[Scene question records]
··········
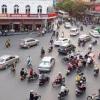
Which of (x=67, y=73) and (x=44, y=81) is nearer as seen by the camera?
(x=44, y=81)

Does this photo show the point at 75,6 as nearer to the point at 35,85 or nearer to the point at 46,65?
the point at 46,65

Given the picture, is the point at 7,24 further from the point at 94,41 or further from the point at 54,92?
the point at 54,92

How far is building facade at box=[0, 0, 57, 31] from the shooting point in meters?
70.6

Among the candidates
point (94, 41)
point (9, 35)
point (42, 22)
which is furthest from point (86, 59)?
point (42, 22)

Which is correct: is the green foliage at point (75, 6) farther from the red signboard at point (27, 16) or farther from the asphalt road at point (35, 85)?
the asphalt road at point (35, 85)

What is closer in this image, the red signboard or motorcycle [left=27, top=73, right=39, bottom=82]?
motorcycle [left=27, top=73, right=39, bottom=82]

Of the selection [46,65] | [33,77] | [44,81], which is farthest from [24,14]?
[44,81]

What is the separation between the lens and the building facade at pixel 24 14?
70562 millimetres

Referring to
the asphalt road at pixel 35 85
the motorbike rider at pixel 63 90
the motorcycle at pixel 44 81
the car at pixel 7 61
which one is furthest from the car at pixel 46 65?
the motorbike rider at pixel 63 90

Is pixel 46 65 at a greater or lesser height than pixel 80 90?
greater

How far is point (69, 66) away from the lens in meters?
41.0

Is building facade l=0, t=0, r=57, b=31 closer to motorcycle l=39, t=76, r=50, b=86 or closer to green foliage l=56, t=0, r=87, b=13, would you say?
motorcycle l=39, t=76, r=50, b=86

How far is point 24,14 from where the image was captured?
70.8m

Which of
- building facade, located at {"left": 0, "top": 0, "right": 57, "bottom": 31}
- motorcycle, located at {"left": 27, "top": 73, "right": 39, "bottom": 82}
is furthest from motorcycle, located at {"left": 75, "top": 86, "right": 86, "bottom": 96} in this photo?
building facade, located at {"left": 0, "top": 0, "right": 57, "bottom": 31}
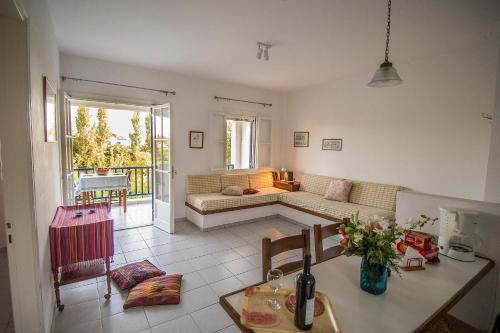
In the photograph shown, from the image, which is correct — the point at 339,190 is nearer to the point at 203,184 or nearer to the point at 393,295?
the point at 203,184

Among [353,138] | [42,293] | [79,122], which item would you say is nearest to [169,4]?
[42,293]

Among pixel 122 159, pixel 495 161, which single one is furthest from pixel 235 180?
pixel 122 159

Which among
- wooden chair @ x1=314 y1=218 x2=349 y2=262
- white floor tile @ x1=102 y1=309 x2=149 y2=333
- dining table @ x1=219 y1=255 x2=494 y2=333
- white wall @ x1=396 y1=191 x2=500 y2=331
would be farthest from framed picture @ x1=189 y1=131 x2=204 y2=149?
white wall @ x1=396 y1=191 x2=500 y2=331

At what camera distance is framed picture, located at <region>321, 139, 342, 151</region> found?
15.2 feet

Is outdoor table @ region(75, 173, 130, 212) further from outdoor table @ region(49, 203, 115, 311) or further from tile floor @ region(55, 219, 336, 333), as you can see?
outdoor table @ region(49, 203, 115, 311)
··········
## Written request
Reproduce every line of the data above verbatim, but leave out the pictures.

## The reply
Which of (x=67, y=73) and (x=44, y=81) is nearer as seen by the camera?
(x=44, y=81)

Does this photo show the point at 75,6 as nearer to the point at 35,85 or nearer to the point at 46,65?
the point at 46,65

Given the picture, is the point at 7,24 further from the point at 94,41 or further from the point at 54,92?
the point at 54,92

How far is building facade at box=[0, 0, 57, 31] from the shooting point in meters?
70.6

Among the candidates
point (94, 41)
point (9, 35)
point (42, 22)
which is furthest from point (86, 59)?
point (42, 22)

Which is correct: is the green foliage at point (75, 6) farther from the red signboard at point (27, 16) or farther from the asphalt road at point (35, 85)?
the asphalt road at point (35, 85)

What is closer in this image, the red signboard or motorcycle [left=27, top=73, right=39, bottom=82]?
motorcycle [left=27, top=73, right=39, bottom=82]

Of the selection [46,65] | [33,77] | [44,81], which is farthest from [24,14]?
[44,81]

What is the separation between the lens and the building facade at pixel 24 14?
70562 millimetres

Referring to
the asphalt road at pixel 35 85
the motorbike rider at pixel 63 90
the motorcycle at pixel 44 81
the car at pixel 7 61
which one is furthest from the car at pixel 46 65?
the motorbike rider at pixel 63 90

Is pixel 46 65 at a greater or lesser height than pixel 80 90?
greater

How far is point (69, 66) away from the lens in meters?
41.0

Is building facade l=0, t=0, r=57, b=31 closer to motorcycle l=39, t=76, r=50, b=86 or closer to green foliage l=56, t=0, r=87, b=13, would you say?
motorcycle l=39, t=76, r=50, b=86

How far is point 24,14 from where the image was captured?
70.8m

Which of
- building facade, located at {"left": 0, "top": 0, "right": 57, "bottom": 31}
- motorcycle, located at {"left": 27, "top": 73, "right": 39, "bottom": 82}
is furthest from motorcycle, located at {"left": 75, "top": 86, "right": 86, "bottom": 96} in this photo?
building facade, located at {"left": 0, "top": 0, "right": 57, "bottom": 31}
In the photograph shown, from the image, which is correct — the point at 339,190 is nearer to the point at 203,184 or nearer to the point at 393,295?
the point at 203,184

Among [353,138] | [42,293] | [79,122], which item would you say is nearest to [169,4]?
[42,293]

Among pixel 122 159, pixel 495 161, which single one is furthest from pixel 235 180?
pixel 122 159

Which among
- wooden chair @ x1=314 y1=218 x2=349 y2=262
- white floor tile @ x1=102 y1=309 x2=149 y2=333
- dining table @ x1=219 y1=255 x2=494 y2=333
- white wall @ x1=396 y1=191 x2=500 y2=331
would be farthest from framed picture @ x1=189 y1=131 x2=204 y2=149?
white wall @ x1=396 y1=191 x2=500 y2=331

At what camera distance is framed picture, located at <region>321, 139, 342, 151</region> found?
15.2 feet

Is outdoor table @ region(75, 173, 130, 212) further from outdoor table @ region(49, 203, 115, 311) or further from tile floor @ region(55, 219, 336, 333), as you can see?
outdoor table @ region(49, 203, 115, 311)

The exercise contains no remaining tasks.